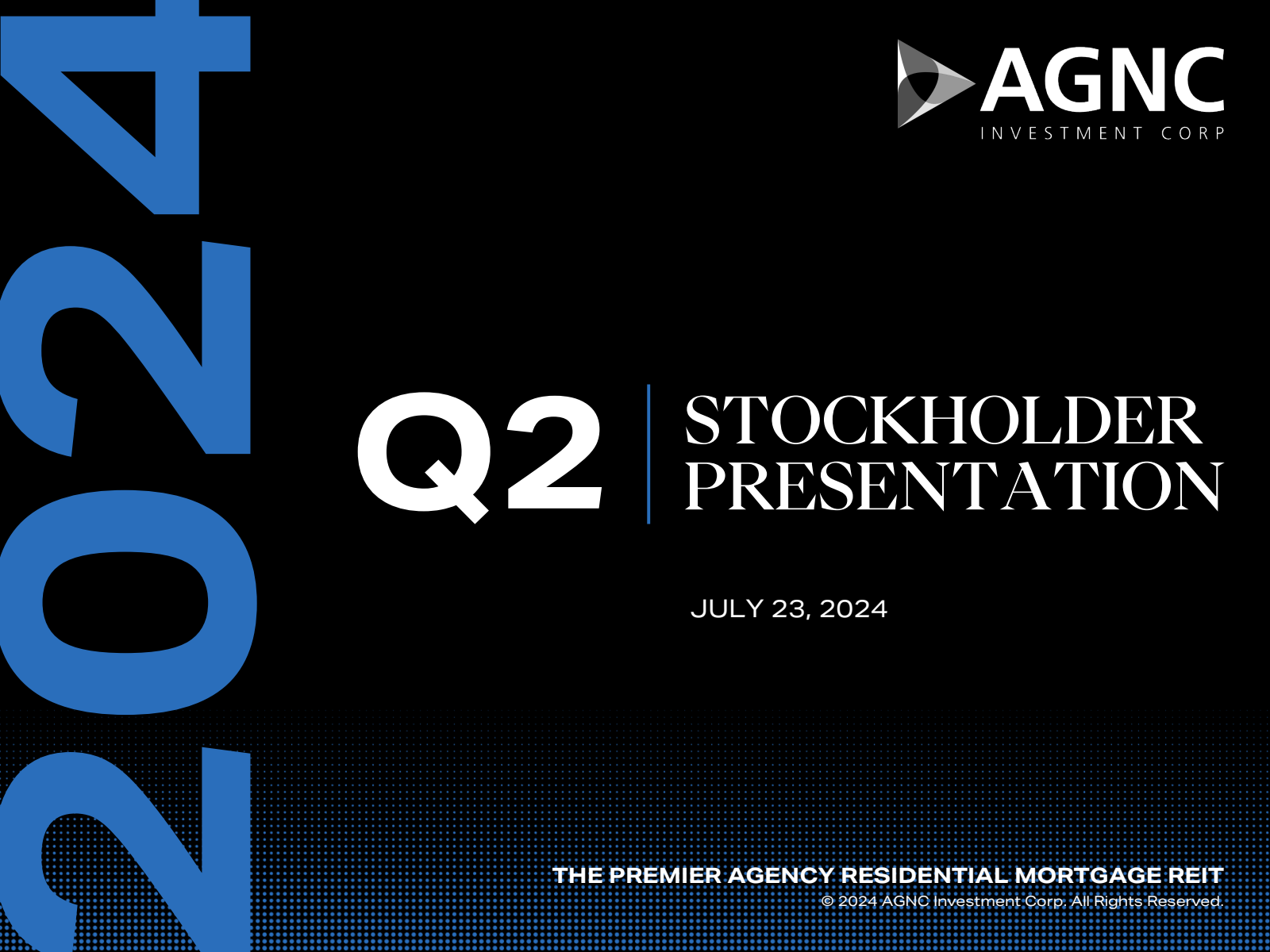 2024

AGNC
INVESTMENT CORP

Q2 STOCKHOLDER PRESENTATION

JULY 23, 2024

THE PREMIER AGENCY RESIDENTIAL MORTGAGE REIT
© 2024 AGNC Investment Corp. All Rights Reserved.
..............................
The task >> Beginning with the line that contains "Q2 STOCKHOLDER PRESENTATION", output each line of the listing above through the last one, exactly and with nothing added.

Your solution >>
Q2 STOCKHOLDER PRESENTATION

JULY 23, 2024

THE PREMIER AGENCY RESIDENTIAL MORTGAGE REIT
© 2024 AGNC Investment Corp. All Rights Reserved.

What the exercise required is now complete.